* _Consigna_:
Cambia "belleza" por "hermosura" y vuelve a escribir la parte del fragmento que empieza con las palabras "Está hablando de" y termina con "de la política?".

* _Fragmento mostrado_:
-=-=-
Está hablando de política, belleza y emoción como tres aspectos íntimamente interrelacionados. ¿Podría profundizar en torno a cómo entiende y concilia esa relación teniendo en cuenta que la belleza, por ejemplo, tiende a ser considerada —al menos tradicionalmente, o en muchos casos— algo que se situaría más allá de una utilidad o función específica, a diferencia de la política?

Yo lo resumiría diciendo que el Estudio revolucionario de Chopin es bello y emocionante y que, precisamente porque es bello y emocionante, es eficaz políticamente. Además, cuando juntas política, belleza y emoción de esta manera, de pronto emerge una tercera cosa, que es la espiritualidad.

¿A qué se refiere?
-=-=-
* _Datos disponibles_:
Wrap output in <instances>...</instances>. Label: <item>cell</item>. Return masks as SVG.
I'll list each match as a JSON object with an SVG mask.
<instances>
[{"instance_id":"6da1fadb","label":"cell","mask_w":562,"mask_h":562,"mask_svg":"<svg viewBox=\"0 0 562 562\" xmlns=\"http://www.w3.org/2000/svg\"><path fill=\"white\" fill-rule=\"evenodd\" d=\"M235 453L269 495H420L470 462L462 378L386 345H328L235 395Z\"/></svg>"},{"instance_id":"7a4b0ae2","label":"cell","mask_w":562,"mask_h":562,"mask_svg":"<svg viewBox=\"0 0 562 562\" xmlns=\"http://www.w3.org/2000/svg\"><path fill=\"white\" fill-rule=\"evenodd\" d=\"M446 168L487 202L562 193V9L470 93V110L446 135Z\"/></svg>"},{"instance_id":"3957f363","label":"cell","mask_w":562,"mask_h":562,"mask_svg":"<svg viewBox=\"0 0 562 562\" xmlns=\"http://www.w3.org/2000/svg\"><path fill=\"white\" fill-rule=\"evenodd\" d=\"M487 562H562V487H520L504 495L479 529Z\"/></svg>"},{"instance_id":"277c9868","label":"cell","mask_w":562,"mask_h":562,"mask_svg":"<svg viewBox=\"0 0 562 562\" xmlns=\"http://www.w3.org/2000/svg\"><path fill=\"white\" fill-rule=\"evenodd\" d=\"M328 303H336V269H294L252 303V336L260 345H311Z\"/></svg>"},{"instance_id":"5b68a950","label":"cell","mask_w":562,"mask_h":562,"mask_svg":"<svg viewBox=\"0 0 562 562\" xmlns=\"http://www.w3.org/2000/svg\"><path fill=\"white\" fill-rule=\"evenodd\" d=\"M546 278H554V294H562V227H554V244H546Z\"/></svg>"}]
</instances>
-=-=-
* _Solución del ejercicio_:
Está hablando de política, hermosura y emoción como tres aspectos íntimamente interrelacionados. ¿Podría profundizar en torno a cómo entiende y concilia esa relación teniendo en cuenta que la hermosura, por ejemplo, tiende a ser considerada —al menos tradicionalmente, o en muchos casos— algo que se situaría más allá de una utilidad o función específica, a diferencia de la política?